25 de dezembro de 2024
ARTIGO

O roedor de unhas

Por Rubinho Vitti |
| Tempo de leitura: 3 min

Se eu fosse elencar o meu maior defeito diante de toda minha história de vida, iria dizer, sem dúvidas: roer minhas unhas. Tal ato nojento é absolutamente insuportável, uma mistura de porquice com ansiedade, de automutilação com canibalismo, de terror com culpa. Uma violência comigo para uma subsequente vitimização do ego.

Eu sei lá o motivo que me fez levar a ter um fascínio por essas estruturas de queratina e proteína. Sei que as roo sem cessar. Destruo até sangrar. E quando isso acontece, ainda procuro uma pele que sobra para puxar com mais força, fazendo doer até me sentir extremamente chateado pelo resultado.

Eu não sei como começou, mas parece que é desde que eu usava os dedões das mãos como chupeta para dormir quando criança. Uma forma de me autocompletar, de me sentir seguro? Freud deve explicar.

Estou roendo em grau elevadíssimo durante essa pandemia toda. Por onde passo, deixo um pedaço de mim para trás, provas concretas das minhas andanças pelo mundo em puro DNA.

Eu gosto das minhas mãos. Acho-as bonitas.
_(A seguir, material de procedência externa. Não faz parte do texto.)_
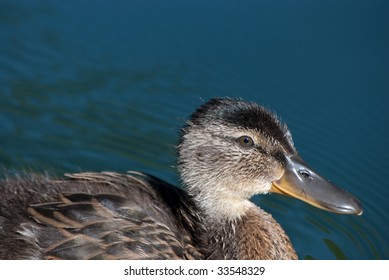 Cropped close up of young mallard duck.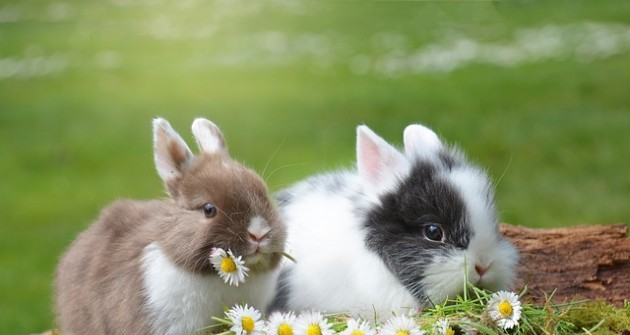 A húsvéti nyuszi története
Elas são alongadas, dedos compridos para boas pestanas no violão e que fazem qualquer urologista morrer de inveja. Por isso sofro muito em vê-las mutiladas. E pior, por eu mesmo.

Mas já tentei de tudo. Esmalte de gosto, fitinha para lembrar de não roer, luvas, dedais. Ultimamente tenho colocado band-aids em todos os dedos e tento mantê-los o máximo que posso. O que acontece é que muitas vezes eles deixam a pele ainda mais molinha, um prato cheio para meus dentinhos famintos.

Falando neles, já percebi que em dois já houveram sequelas de tanto roer unhas. No lateral incisivo direito há um pequeno vinco que surgiu de tanto usá-lo para puxar os cantinhos das unhas. O incisivo central inferior direito eu sinto um desgaste, provavelmente também por utilizá-lo para completar minha ação em arrancar a unha para fora da carne.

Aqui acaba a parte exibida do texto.